Sofia held up her hands in surrender. ‘No reason, you just seem a bit... out of it this morning, and you haven’t even asked for the details of yesterday’s fiasco.’

‘Not everything’s about you, Sofia.’ Petra had spoken teasingly but Sofia was stung, probably because she recognised the truth in it. She had come to rely on Petra as a sounding board, a confidante, but it was often only in moments of crisis that Sofia actually asked Petra about what was going on with her.

‘Ouch, noted.’ Sofia was embarrassed.

‘Oh sorry, I didn’t mean it – I was only joking. Obviously I want to know all about it.’ Petra leant over the counter and lifted Sofia’s cheek to look her in the eye. ‘Go on, spill,’ she said cheekily.

Sofia felt a little self-conscious now, but she had to play along, after she’d made such a fuss. ‘Oh it was nothing really. We just went scuba diving when the guests were asleep and then I ran out of oxygen in the water and passed out and he rescued me and swam me back to the beach.’ Sofia was wiping the countertop and delivered the news nonchalantly but she couldn’t resist peeking up to catch Petra’s reaction.

‘You WHAT?’ Petra seemed lost for words. ‘I’m sorry but what the hell? You two think you’re in a romance novel or something? That is beyond dramatic.’ Petra seemed to still be processing.

‘So what does this mean for your... situation?’ And there it was: the crux of the matter.

All of sudden Sofia felt shy. She worried that if she revealed her plan, Petra might try and talk her out of it.

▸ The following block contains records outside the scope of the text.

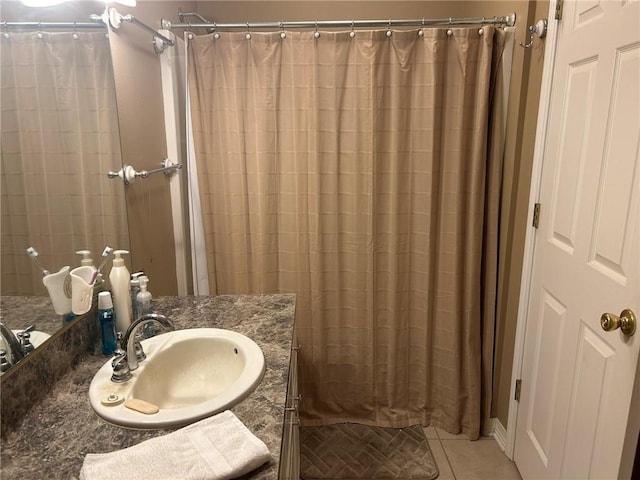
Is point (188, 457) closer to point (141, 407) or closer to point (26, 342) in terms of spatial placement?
point (141, 407)

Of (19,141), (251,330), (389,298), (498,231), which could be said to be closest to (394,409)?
(389,298)

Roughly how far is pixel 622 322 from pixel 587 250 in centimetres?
28

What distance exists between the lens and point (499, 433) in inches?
85.4

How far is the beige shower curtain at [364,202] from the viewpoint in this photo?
1.96 meters

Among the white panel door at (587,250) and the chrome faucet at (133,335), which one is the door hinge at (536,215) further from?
the chrome faucet at (133,335)

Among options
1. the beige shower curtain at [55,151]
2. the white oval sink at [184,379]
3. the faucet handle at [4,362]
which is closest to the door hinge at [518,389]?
the white oval sink at [184,379]

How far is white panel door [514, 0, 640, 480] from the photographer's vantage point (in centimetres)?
119

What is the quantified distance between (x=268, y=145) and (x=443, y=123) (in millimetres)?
808

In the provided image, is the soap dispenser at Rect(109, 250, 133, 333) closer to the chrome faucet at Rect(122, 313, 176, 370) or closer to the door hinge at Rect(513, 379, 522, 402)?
the chrome faucet at Rect(122, 313, 176, 370)

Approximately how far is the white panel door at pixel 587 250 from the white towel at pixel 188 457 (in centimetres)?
101

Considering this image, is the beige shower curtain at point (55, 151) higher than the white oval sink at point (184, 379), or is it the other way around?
the beige shower curtain at point (55, 151)

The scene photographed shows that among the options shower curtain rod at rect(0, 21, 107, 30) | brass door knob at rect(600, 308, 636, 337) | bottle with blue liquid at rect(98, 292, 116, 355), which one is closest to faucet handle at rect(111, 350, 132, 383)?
bottle with blue liquid at rect(98, 292, 116, 355)

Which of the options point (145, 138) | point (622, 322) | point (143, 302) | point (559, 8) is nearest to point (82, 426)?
point (143, 302)

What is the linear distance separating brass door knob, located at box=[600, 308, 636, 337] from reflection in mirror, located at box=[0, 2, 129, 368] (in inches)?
59.0
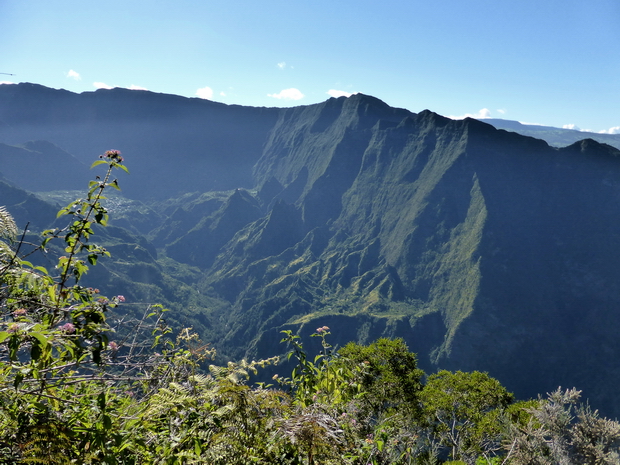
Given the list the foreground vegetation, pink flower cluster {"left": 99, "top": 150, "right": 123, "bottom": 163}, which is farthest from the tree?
pink flower cluster {"left": 99, "top": 150, "right": 123, "bottom": 163}

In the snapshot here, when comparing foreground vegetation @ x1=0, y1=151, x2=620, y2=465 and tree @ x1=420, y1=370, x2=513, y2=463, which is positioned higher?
foreground vegetation @ x1=0, y1=151, x2=620, y2=465

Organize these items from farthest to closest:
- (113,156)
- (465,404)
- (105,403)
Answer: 1. (465,404)
2. (113,156)
3. (105,403)

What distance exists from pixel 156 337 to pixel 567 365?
216 meters

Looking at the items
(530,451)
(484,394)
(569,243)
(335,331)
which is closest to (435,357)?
(335,331)

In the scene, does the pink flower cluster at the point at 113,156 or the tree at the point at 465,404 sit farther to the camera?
the tree at the point at 465,404

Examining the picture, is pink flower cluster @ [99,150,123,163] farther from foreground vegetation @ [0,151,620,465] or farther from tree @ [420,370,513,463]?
tree @ [420,370,513,463]

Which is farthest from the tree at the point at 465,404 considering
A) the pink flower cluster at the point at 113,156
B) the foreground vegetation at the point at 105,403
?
the pink flower cluster at the point at 113,156

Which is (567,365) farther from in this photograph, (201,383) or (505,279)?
(201,383)

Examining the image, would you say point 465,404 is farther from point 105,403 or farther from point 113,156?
point 113,156

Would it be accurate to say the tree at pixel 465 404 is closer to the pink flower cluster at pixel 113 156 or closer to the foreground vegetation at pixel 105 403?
the foreground vegetation at pixel 105 403

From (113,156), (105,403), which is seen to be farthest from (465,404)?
(113,156)

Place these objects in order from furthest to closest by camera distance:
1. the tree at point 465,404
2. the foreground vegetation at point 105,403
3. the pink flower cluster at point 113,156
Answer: the tree at point 465,404 < the pink flower cluster at point 113,156 < the foreground vegetation at point 105,403

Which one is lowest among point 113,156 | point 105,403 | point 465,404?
point 465,404

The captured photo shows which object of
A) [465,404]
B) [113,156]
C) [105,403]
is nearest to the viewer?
[105,403]
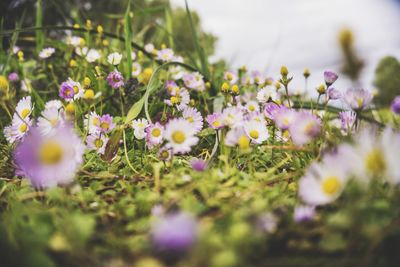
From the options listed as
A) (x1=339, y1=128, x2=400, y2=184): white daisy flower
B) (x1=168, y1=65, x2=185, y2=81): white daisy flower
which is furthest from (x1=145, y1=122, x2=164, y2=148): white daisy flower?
(x1=168, y1=65, x2=185, y2=81): white daisy flower

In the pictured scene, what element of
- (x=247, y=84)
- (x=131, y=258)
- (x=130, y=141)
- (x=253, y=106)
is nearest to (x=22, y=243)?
(x=131, y=258)

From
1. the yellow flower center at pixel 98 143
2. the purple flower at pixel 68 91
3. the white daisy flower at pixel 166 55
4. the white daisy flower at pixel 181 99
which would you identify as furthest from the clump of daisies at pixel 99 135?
the white daisy flower at pixel 166 55

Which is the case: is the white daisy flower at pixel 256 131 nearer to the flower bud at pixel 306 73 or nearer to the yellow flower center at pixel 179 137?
the yellow flower center at pixel 179 137

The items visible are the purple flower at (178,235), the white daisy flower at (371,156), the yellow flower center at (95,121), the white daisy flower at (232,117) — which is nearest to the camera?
the purple flower at (178,235)

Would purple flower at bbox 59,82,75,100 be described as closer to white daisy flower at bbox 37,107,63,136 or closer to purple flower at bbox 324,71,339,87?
white daisy flower at bbox 37,107,63,136

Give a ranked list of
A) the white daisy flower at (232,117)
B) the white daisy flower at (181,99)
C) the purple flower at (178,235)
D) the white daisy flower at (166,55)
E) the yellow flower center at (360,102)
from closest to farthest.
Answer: the purple flower at (178,235) < the yellow flower center at (360,102) < the white daisy flower at (232,117) < the white daisy flower at (181,99) < the white daisy flower at (166,55)

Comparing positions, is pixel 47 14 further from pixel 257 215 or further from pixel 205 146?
pixel 257 215

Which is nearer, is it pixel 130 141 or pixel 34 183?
pixel 34 183
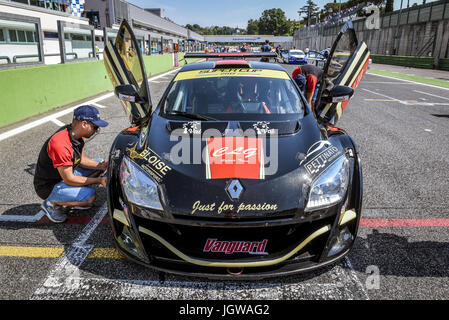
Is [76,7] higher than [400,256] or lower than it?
higher

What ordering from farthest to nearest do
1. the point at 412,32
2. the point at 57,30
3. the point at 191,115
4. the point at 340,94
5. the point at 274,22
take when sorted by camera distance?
the point at 274,22 < the point at 412,32 < the point at 57,30 < the point at 340,94 < the point at 191,115

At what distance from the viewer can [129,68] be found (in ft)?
14.5

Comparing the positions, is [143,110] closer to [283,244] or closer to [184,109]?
[184,109]

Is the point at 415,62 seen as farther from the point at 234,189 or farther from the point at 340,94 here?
the point at 234,189

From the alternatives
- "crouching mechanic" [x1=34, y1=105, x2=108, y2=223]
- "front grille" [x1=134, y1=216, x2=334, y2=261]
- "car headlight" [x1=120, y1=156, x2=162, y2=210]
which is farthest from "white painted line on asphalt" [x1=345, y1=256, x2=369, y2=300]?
"crouching mechanic" [x1=34, y1=105, x2=108, y2=223]

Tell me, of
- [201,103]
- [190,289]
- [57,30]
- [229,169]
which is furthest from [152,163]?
[57,30]

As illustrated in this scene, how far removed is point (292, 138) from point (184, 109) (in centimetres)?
115

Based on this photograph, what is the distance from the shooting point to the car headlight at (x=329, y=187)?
2.20 meters

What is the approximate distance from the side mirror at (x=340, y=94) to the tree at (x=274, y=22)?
192682 millimetres

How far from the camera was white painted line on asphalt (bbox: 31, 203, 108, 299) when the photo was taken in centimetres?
233

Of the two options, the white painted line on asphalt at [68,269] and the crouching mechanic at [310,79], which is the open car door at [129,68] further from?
the crouching mechanic at [310,79]

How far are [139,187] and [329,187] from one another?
1.26 m
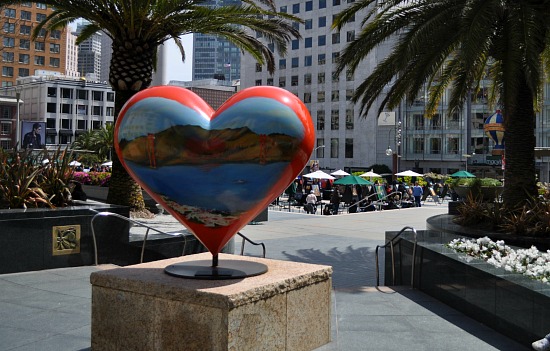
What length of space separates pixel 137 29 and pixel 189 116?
10.9m

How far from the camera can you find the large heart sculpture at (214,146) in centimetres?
468

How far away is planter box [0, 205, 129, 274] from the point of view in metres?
8.65

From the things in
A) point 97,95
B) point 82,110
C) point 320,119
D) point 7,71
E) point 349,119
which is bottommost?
point 349,119

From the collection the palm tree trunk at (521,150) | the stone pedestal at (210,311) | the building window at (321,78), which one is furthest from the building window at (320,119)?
the stone pedestal at (210,311)

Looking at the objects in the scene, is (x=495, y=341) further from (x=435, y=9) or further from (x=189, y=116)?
(x=435, y=9)

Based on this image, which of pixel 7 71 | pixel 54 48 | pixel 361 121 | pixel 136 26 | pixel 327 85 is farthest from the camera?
pixel 54 48

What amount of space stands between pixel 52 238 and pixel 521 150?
10.1 m

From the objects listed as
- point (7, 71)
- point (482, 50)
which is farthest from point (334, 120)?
point (482, 50)

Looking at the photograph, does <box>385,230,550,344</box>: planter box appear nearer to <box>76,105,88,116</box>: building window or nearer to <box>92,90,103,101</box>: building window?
<box>76,105,88,116</box>: building window

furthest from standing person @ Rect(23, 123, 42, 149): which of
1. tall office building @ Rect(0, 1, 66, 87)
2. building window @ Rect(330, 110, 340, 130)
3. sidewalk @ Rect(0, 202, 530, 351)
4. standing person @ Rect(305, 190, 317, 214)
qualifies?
tall office building @ Rect(0, 1, 66, 87)

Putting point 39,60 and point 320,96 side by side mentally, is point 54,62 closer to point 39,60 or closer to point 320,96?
point 39,60

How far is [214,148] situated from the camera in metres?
4.69

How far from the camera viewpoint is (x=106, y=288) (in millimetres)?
4941

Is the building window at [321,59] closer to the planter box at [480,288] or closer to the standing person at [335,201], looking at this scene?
the standing person at [335,201]
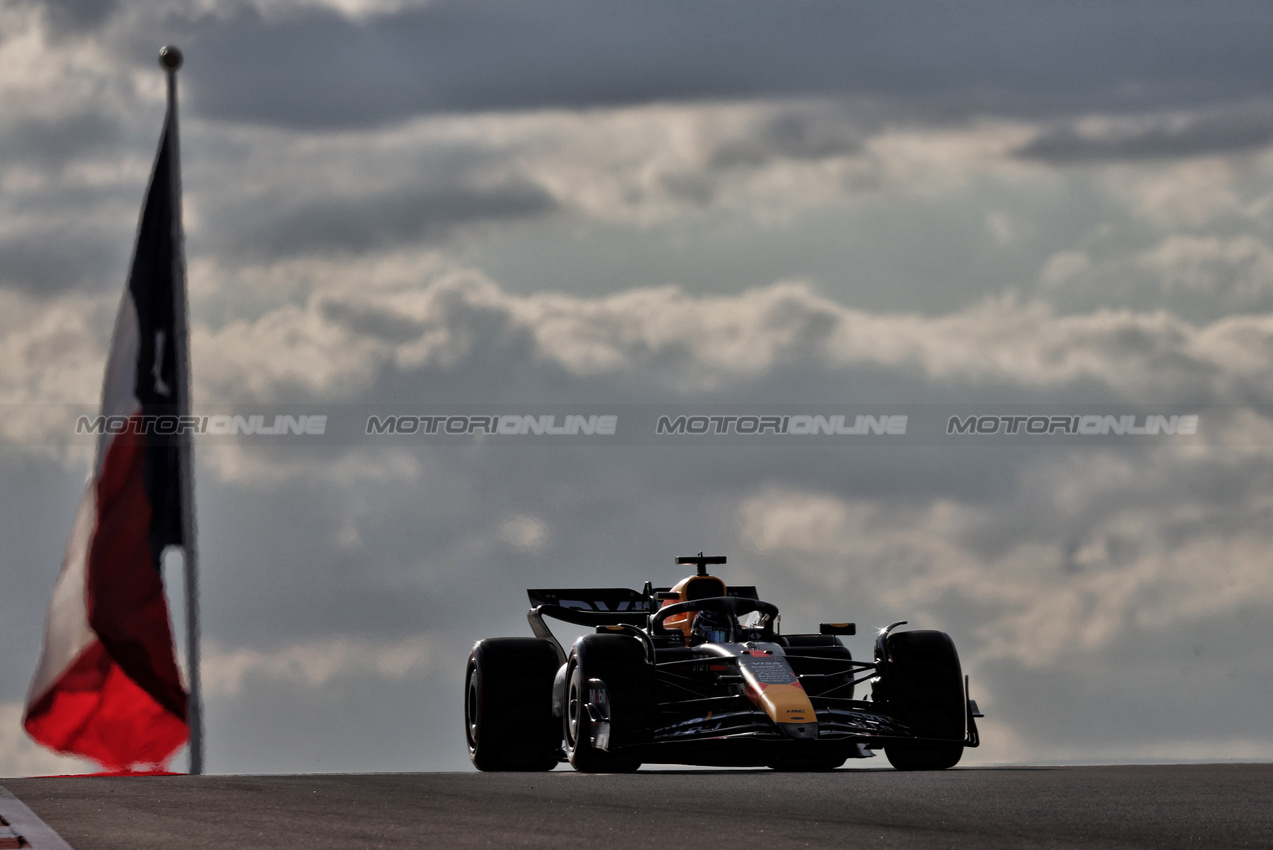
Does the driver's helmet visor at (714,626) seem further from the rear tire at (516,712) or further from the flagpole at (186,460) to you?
the flagpole at (186,460)

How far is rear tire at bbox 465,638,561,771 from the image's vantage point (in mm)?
19438

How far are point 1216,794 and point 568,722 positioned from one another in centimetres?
694

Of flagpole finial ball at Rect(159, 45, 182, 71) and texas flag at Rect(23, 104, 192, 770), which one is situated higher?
flagpole finial ball at Rect(159, 45, 182, 71)

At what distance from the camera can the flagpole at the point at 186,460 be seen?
70.0 ft

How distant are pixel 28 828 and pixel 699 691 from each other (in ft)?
28.9

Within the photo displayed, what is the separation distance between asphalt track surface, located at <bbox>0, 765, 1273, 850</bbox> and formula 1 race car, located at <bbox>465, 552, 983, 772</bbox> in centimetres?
83

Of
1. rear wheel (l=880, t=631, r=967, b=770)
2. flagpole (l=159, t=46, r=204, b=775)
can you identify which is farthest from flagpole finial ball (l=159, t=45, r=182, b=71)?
rear wheel (l=880, t=631, r=967, b=770)

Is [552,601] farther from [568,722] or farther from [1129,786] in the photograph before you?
[1129,786]

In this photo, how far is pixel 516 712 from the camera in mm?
19422

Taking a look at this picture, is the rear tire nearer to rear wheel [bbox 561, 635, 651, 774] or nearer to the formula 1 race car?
the formula 1 race car

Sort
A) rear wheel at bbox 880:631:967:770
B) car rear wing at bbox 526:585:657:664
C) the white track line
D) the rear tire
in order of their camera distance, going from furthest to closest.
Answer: car rear wing at bbox 526:585:657:664 → the rear tire → rear wheel at bbox 880:631:967:770 → the white track line

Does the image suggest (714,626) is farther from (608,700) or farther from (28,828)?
(28,828)

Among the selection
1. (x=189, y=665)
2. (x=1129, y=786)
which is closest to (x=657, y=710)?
(x=1129, y=786)

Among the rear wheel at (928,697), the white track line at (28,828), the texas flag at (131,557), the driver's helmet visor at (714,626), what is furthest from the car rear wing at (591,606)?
the white track line at (28,828)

‘I don’t really know,’ she said dismissively. Now she suddenly wanted to reverse the line of questioning. ‘So what did you get up to last night?’

‘Nothing,’ Petra said, a little too quickly.

Sofia narrowed her eyes. ‘OK, if you say so.’ It was a role reversal. Petra had once met Sofia’s evasions with exactly the same response.

Petra countered her suspicion with a bright smile. ‘Anyway, got places to be! See you later.’ And she was gone.